The MEA said India’s position on the Dalai Lama has not changed after a media report said that the centre has asked officials to stay away from Tibetan functions to mark 60 years in exile of the Dalai Lama since this is a “sensitive time” for India-China ties.

According to the news report, Cabinet Secretary P K Sinha, acting on a note sent to him by Foreign Secretary Vijay Gokhale, sent out directions asking “senior leaders” and “government functionaries” from both Centre and states to desist from participating in events organised by the “Tibetan leadership in India”.

 Sinha’s directive reportedly was specific to March-end and early-April events that are being planned to mark the start of 60 years in exile of the Dalai Lama. Sinha’s note, the report said, underlined that this was a “very sensitive time” for India-China relations
The reported advice to “government functionaries” to stay away from these events is seen as a significant shift in India’s position on the Dalai Lama.
The Foreign Ministry statement, however, is silent on the note, only saying that India’s position on the Dalai Lama “is clear and consistent.
Brahma Chellaney, professor of strategic studies at the Delhi-based think tank Centre for Policy Research, described the government’s stand as “unfortunate”.
“MEA didn’t protest China’s refusal – in breach of two bilateral MOUs (memorandum of understanding) – to share upstream data on Brahmaputra and Sutlej or its cutting off Indian pilgrims’ access to two sacred sites in Tibet. And now this, when India should be doing the opposite,” Prof Chellaney tweeted.
Late last month, Foreign Secretary Vijay Gokhale, who reportedly held the key negotiations to resolve the 73-day standoff at Doklam, visited Beijing and held talks with Chinese Foreign Minister Wang Yi. His visit was in the backdrop of difficult bilateral and trilateral issues being dealt with by the two countries.

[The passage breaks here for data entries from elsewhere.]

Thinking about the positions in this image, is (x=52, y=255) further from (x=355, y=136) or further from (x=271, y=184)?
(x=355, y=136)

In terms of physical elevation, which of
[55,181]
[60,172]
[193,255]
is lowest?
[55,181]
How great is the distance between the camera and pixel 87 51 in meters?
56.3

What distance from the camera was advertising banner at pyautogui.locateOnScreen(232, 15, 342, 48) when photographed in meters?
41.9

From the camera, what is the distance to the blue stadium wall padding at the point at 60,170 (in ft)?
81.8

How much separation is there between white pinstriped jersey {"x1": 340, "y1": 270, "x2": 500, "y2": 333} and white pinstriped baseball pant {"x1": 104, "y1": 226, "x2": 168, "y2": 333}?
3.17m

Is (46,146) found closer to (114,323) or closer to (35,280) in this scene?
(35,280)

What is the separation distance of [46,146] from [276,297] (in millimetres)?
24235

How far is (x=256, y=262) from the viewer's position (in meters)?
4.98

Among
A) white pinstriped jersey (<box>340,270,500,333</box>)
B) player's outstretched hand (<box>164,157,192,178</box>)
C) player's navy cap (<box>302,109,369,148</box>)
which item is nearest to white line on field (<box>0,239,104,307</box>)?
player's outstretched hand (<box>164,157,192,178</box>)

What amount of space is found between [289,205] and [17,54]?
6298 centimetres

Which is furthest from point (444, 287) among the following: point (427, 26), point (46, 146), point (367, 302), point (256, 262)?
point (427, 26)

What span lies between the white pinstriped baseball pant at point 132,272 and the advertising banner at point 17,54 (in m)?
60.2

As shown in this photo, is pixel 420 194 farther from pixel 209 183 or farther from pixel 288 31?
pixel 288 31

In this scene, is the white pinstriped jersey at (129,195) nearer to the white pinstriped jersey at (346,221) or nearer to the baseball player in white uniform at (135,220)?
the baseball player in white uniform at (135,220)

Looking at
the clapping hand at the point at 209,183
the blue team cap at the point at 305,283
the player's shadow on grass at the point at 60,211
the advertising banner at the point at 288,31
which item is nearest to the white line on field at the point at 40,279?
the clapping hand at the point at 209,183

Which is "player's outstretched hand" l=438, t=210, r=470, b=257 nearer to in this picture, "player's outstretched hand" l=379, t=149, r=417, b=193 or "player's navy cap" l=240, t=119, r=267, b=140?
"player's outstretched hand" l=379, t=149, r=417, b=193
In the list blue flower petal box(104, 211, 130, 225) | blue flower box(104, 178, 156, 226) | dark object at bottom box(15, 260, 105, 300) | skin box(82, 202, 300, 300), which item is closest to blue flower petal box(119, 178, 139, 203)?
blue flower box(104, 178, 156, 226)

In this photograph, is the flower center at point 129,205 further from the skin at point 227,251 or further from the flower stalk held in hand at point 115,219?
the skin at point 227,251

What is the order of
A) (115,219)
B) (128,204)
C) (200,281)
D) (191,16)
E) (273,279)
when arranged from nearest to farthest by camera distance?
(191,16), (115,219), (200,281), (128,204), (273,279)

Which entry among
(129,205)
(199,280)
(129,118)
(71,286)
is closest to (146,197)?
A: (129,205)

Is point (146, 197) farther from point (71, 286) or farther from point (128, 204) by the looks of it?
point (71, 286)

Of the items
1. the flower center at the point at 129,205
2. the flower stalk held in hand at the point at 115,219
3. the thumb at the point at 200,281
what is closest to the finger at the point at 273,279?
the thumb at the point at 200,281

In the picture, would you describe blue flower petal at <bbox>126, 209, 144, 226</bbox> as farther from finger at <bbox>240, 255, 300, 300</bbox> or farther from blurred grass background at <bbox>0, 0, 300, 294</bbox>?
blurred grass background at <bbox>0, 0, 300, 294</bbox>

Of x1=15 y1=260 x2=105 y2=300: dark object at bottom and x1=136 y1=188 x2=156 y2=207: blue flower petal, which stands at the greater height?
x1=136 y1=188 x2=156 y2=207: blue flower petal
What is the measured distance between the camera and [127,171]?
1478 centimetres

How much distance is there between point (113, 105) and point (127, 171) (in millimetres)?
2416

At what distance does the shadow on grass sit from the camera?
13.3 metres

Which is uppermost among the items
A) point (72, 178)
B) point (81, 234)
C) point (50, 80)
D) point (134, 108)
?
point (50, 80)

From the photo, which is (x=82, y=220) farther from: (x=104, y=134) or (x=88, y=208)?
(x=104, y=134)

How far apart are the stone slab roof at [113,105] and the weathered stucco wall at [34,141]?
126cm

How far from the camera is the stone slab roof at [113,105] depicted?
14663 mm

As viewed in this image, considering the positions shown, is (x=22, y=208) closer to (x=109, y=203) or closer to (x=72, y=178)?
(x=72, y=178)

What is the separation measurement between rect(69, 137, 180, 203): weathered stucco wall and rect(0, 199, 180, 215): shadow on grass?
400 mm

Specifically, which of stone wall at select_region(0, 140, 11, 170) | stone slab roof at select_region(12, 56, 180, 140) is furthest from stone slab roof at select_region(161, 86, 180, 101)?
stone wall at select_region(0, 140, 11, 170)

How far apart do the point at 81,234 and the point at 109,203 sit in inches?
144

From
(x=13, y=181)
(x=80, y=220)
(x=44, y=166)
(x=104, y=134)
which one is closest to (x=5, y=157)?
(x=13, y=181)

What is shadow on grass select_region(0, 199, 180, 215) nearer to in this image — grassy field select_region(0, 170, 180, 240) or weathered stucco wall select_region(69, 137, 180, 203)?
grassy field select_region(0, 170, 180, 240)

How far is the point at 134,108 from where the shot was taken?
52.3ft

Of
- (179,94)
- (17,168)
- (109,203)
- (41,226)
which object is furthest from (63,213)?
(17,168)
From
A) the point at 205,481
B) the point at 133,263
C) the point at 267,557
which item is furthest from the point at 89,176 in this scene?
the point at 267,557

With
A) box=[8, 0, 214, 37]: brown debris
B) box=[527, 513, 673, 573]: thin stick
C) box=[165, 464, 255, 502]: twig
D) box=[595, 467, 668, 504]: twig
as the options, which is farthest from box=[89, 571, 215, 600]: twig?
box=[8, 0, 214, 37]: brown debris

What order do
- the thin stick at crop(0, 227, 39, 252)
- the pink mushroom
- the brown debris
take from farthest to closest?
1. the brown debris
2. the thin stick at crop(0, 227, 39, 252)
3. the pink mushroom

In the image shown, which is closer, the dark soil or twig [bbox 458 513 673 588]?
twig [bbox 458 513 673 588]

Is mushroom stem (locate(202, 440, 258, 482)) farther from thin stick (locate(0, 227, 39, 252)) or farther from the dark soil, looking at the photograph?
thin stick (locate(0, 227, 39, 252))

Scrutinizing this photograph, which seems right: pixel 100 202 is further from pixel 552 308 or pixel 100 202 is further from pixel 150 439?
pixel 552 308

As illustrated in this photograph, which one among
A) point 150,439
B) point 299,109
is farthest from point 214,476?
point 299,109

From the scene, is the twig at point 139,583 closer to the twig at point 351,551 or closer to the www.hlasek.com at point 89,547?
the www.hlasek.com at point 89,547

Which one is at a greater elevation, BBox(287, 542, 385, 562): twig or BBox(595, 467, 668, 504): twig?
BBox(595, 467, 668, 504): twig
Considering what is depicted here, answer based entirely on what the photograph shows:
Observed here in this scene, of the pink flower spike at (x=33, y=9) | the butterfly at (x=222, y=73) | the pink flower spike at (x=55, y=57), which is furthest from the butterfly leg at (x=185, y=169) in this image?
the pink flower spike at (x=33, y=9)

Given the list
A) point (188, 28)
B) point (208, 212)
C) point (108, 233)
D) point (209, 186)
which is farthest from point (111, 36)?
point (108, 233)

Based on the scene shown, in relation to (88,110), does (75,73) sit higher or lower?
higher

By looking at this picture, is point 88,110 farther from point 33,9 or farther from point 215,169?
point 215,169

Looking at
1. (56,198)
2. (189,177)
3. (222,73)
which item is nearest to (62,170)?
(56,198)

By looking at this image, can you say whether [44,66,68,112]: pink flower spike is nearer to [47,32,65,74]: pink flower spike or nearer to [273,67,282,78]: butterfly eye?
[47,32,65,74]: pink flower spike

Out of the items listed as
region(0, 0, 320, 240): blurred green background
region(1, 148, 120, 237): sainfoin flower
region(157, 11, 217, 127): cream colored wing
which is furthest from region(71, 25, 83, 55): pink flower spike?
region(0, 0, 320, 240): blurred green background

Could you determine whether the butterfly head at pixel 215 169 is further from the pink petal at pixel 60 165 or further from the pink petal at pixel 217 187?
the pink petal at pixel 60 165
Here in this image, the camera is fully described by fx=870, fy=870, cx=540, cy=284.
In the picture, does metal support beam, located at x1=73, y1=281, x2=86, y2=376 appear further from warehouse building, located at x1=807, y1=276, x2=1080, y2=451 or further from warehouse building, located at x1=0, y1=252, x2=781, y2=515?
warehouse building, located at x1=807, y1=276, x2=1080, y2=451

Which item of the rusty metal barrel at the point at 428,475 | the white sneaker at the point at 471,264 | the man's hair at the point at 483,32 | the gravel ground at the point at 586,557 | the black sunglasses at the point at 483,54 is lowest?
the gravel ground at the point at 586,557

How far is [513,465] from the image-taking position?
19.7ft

The Doklam standoff ended on August 28 after the Chinese military stopped road building close to the strategic Chicken Neck corridor in an area claimed by Bhutan.
Indian strategic experts saw the Chinese activity along the borders in Doklam and in the Indian Ocean region as an attempt to narrow India’s strategic space by penetrating India’s neighbourhood

Amid reports of New Delhi keeping its forces on standby after the Maldives plunged into a crisis last month, it was China that repeatedly warned the international community including India against military intervention in the tiny island nation, declaring that it could complicate the situation.(With Agency Inputs )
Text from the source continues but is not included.